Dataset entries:

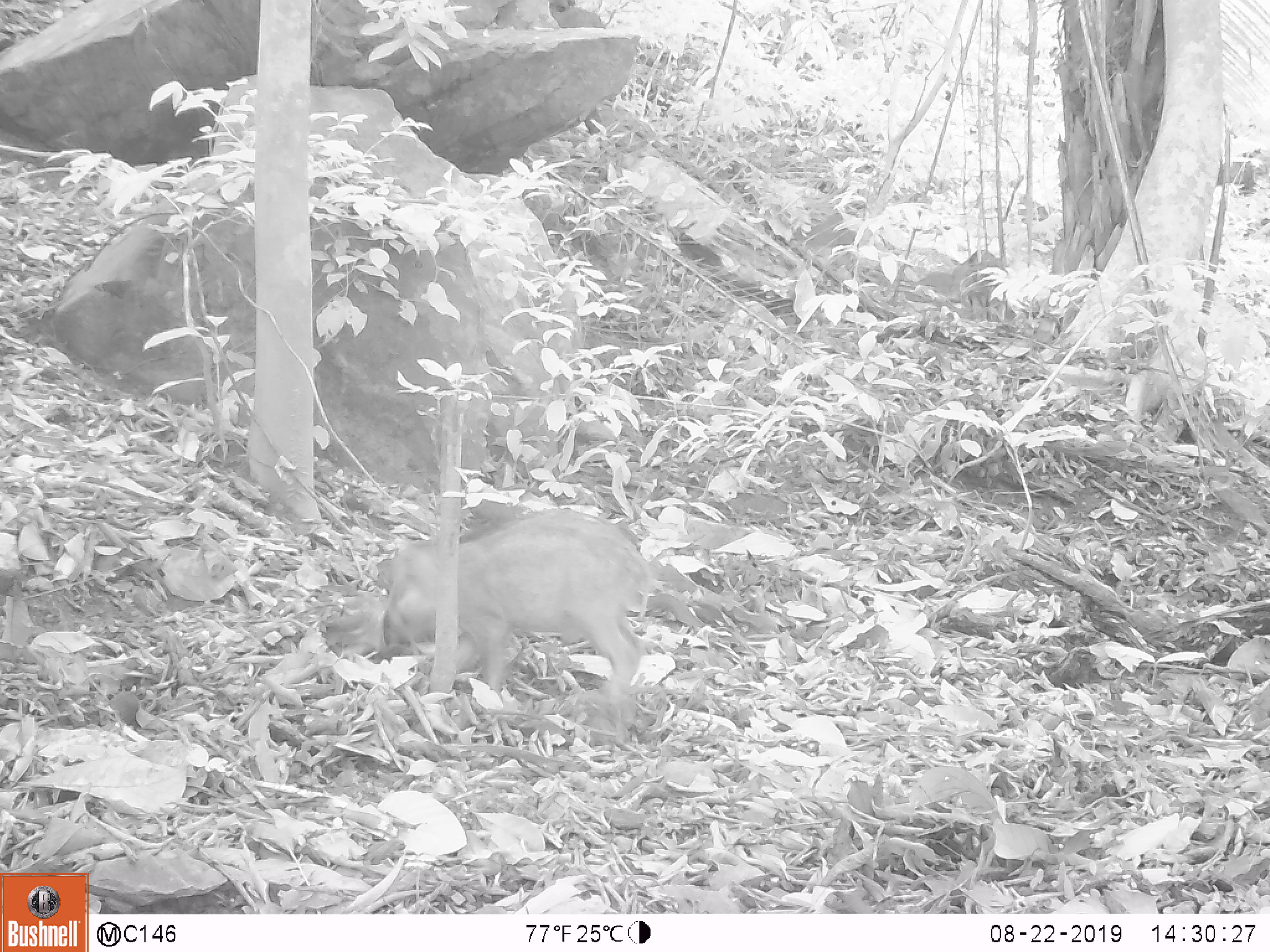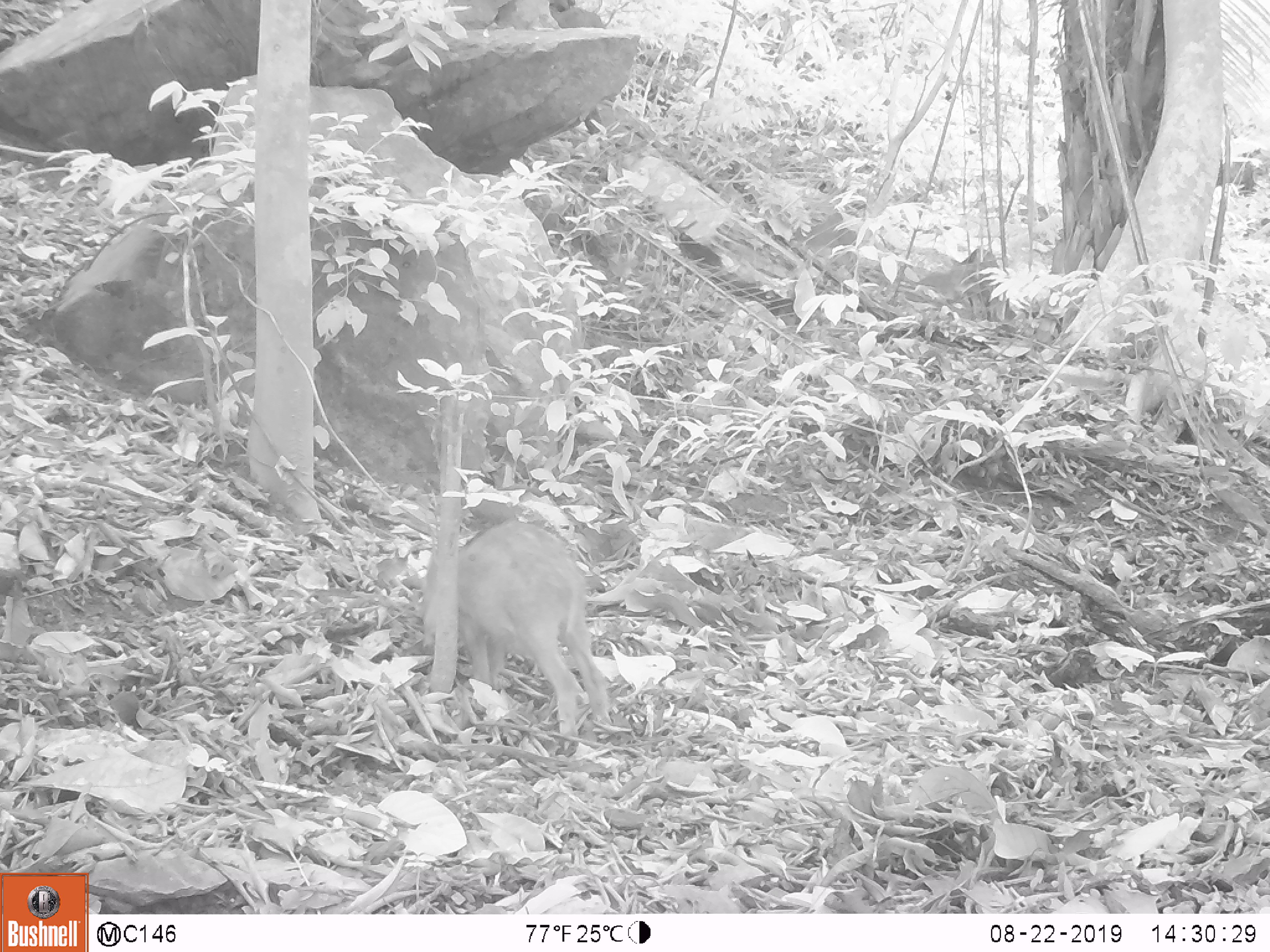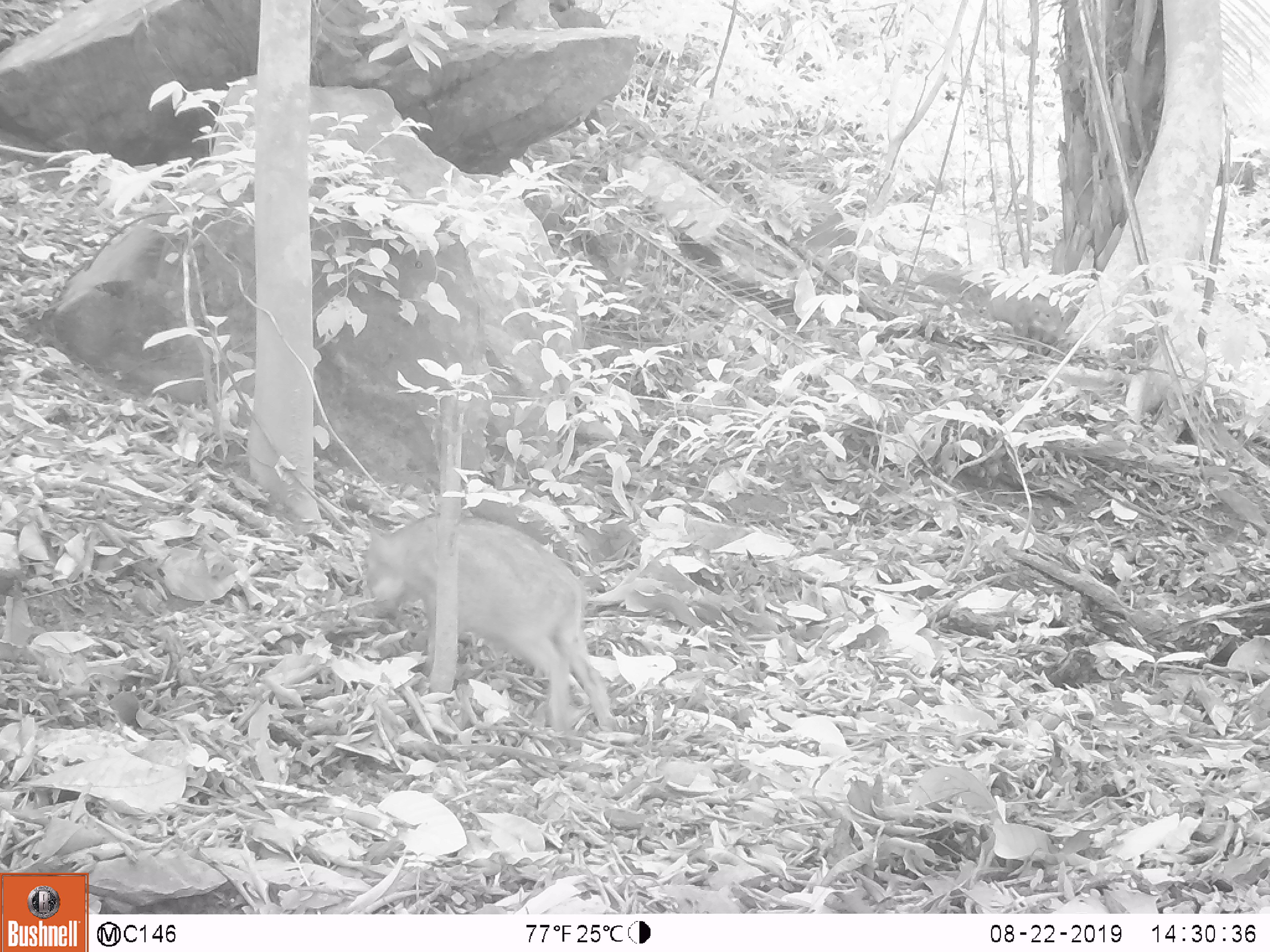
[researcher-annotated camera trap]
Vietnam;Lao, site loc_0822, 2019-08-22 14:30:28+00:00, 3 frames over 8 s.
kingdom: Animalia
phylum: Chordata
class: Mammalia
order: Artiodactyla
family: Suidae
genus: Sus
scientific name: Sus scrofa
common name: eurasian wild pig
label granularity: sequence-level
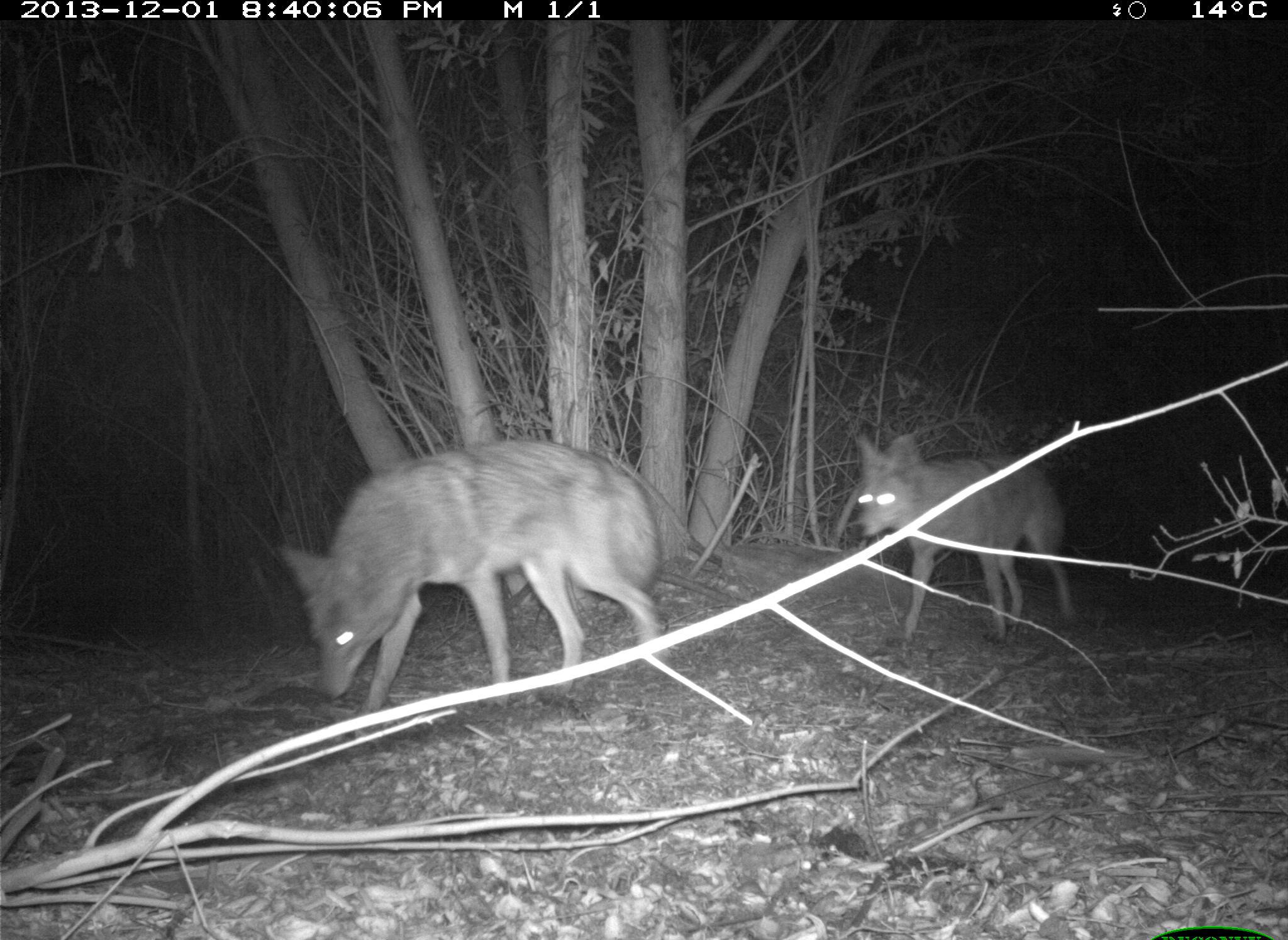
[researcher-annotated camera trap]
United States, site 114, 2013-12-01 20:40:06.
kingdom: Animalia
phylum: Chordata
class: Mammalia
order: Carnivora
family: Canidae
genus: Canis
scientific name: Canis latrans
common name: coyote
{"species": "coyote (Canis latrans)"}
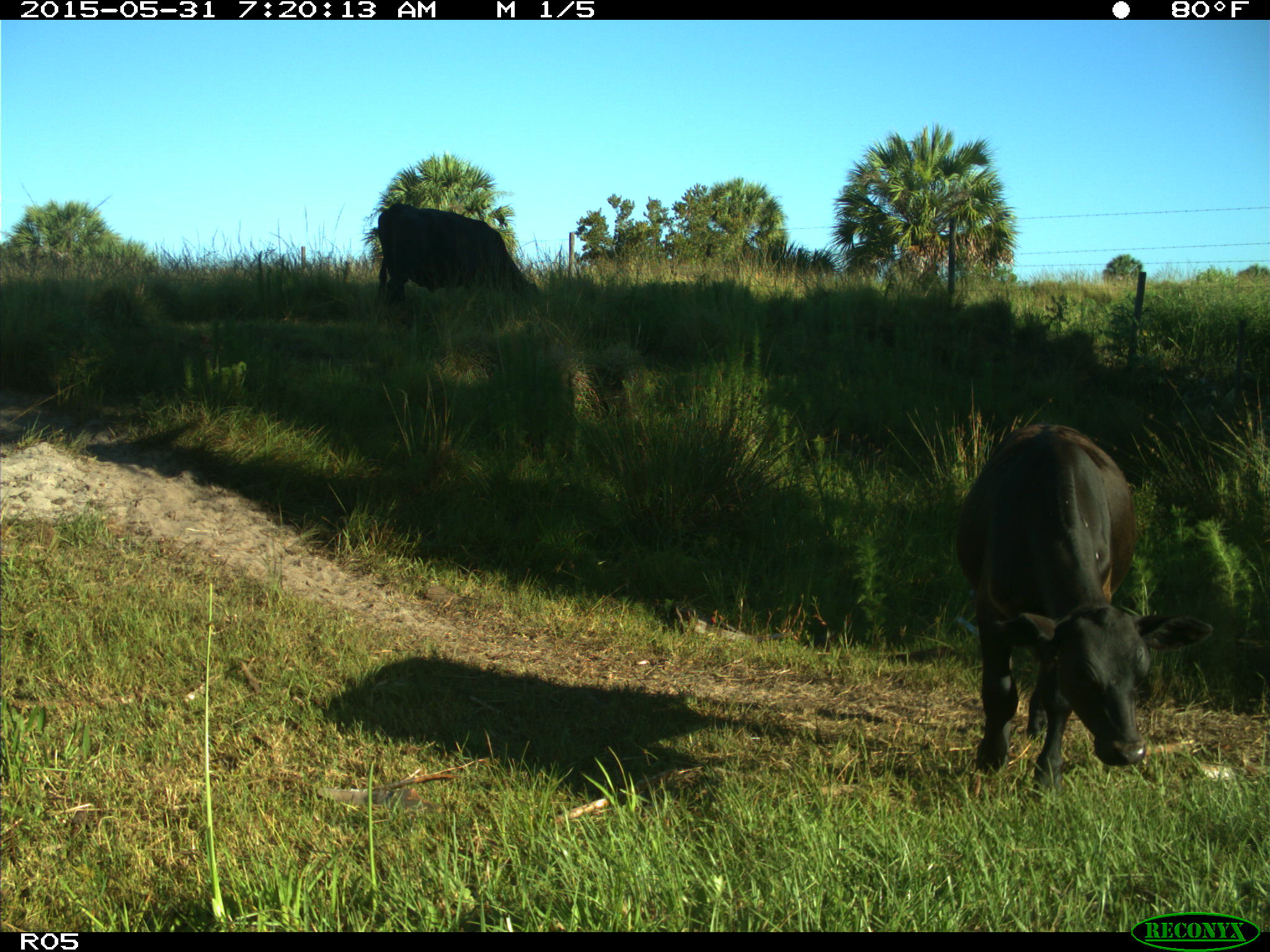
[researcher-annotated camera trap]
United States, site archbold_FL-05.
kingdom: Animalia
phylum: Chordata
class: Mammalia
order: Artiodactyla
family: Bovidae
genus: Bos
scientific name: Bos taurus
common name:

Try it:
Beginning at the line that contains "scientific name: Sus scrofa", give the remaining lines of the records again exactly, through the last one. Leave out pictures.

Finished exercise:
scientific name: Sus scrofa
common name: eurasian wild pig
label granularity: sequence-level
[researcher-annotated camera trap]
United States, site 114, 2013-12-01 20:40:06.
kingdom: Animalia
phylum: Chordata
class: Mammalia
order: Carnivora
family: Canidae
genus: Canis
scientific name: Canis latrans
common name: coyote
{"species": "coyote (Canis latrans)"}
[researcher-annotated camera trap]
United States, site archbold_FL-05.
kingdom: Animalia
phylum: Chordata
class: Mammalia
order: Artiodactyla
family: Bovidae
genus: Bos
scientific name: Bos taurus
common name:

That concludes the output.